» Set problem: Output, as a JSON list of strings, every line of the listing below from the line containing "From what this" through the end of the listing, one string per line and both ends included, leaving out blank lines.

» Task data:
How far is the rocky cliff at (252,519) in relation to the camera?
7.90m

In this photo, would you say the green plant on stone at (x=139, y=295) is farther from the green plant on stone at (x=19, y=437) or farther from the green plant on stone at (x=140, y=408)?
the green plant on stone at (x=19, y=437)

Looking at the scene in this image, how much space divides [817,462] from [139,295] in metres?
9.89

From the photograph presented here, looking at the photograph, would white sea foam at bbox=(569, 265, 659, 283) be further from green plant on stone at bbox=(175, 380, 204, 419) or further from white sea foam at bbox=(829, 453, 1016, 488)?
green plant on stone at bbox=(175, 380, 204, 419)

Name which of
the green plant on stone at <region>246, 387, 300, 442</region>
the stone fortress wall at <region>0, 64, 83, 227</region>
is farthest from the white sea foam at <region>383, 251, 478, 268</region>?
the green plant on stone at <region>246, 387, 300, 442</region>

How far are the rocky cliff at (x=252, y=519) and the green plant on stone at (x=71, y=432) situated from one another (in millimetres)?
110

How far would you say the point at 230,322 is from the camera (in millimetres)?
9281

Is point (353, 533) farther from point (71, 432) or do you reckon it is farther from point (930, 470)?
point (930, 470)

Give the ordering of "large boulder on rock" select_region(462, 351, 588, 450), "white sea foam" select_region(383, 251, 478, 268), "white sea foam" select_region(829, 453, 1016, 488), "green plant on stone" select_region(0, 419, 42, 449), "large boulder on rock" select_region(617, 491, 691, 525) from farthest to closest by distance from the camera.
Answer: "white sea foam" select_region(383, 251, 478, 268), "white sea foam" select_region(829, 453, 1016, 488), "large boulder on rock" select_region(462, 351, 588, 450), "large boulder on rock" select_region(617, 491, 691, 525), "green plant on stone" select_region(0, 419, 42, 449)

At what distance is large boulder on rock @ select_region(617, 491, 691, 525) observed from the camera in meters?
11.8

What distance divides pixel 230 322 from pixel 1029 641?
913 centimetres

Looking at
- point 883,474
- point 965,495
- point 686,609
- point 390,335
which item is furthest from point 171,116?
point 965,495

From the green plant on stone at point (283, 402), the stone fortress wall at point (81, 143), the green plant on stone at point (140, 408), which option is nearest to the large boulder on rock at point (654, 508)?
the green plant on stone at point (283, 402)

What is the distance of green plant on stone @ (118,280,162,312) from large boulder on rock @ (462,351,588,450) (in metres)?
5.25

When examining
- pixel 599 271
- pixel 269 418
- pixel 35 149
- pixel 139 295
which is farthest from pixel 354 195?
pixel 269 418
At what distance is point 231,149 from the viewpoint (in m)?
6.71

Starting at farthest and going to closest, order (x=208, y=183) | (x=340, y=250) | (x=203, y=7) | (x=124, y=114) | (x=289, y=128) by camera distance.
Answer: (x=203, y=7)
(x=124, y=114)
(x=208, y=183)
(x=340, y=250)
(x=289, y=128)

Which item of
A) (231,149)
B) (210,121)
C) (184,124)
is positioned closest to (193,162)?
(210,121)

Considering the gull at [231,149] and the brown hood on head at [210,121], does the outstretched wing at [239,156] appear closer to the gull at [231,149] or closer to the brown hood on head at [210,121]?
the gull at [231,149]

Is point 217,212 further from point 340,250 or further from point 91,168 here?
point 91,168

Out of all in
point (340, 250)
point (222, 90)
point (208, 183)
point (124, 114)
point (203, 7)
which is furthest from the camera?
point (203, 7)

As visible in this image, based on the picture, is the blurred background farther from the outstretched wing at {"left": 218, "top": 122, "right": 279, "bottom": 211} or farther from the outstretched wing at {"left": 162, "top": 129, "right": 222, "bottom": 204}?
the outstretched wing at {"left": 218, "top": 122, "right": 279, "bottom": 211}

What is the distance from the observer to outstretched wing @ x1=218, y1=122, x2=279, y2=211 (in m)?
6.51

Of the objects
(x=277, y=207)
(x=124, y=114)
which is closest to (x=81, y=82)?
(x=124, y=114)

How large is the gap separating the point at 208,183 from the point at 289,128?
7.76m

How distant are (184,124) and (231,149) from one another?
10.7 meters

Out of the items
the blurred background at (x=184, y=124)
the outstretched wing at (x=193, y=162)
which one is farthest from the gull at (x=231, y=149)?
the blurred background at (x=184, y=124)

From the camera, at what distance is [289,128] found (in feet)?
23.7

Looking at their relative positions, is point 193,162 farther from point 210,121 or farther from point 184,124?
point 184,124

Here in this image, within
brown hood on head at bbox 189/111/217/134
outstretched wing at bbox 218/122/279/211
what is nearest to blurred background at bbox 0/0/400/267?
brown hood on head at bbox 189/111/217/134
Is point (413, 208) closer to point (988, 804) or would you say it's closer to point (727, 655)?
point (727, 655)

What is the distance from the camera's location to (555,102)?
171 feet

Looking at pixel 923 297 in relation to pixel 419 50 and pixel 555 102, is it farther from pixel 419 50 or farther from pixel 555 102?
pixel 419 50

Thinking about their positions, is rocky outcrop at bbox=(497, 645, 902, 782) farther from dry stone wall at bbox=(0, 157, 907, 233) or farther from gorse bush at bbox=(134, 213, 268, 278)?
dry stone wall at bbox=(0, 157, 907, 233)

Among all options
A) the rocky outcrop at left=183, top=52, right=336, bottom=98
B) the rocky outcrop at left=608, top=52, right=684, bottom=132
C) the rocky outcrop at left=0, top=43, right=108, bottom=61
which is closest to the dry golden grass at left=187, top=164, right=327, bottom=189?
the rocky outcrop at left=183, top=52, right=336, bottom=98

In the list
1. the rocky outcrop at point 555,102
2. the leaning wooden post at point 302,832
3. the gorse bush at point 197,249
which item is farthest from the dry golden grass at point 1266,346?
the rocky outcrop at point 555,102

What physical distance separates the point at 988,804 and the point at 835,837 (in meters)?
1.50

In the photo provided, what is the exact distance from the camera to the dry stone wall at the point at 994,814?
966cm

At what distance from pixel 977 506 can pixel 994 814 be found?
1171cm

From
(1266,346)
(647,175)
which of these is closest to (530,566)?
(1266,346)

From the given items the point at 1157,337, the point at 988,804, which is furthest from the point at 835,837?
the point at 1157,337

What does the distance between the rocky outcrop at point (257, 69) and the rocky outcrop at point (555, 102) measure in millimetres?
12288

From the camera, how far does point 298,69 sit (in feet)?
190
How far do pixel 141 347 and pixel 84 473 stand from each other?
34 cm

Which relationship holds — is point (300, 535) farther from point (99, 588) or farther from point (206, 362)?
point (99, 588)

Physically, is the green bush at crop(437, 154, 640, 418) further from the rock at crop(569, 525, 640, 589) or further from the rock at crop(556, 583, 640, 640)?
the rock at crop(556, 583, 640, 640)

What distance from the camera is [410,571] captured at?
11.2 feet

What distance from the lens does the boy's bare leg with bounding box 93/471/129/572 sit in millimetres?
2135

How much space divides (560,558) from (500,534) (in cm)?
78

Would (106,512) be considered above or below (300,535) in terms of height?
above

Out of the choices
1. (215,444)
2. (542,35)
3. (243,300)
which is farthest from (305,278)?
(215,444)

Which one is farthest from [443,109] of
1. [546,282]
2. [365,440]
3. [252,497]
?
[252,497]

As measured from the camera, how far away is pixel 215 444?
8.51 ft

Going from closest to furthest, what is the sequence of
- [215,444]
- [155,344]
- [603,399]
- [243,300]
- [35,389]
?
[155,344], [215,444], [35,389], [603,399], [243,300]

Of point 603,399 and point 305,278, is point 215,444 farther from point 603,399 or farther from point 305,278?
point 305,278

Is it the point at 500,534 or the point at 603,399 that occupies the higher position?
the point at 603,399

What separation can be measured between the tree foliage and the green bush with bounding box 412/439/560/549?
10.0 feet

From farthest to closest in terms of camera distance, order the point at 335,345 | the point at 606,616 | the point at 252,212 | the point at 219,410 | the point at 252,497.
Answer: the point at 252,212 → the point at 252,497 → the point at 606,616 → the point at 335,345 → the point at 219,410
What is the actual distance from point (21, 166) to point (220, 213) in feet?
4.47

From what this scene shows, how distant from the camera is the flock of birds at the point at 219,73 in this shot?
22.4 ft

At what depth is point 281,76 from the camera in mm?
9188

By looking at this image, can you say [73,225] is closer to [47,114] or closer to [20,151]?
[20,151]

» Task response:
[
  "From what this scene shows, how distant from the camera is the flock of birds at the point at 219,73 in this shot?",
  "22.4 ft",
  "At what depth is point 281,76 from the camera in mm?",
  "9188",
  "By looking at this image, can you say [73,225] is closer to [47,114] or closer to [20,151]?",
  "[20,151]"
]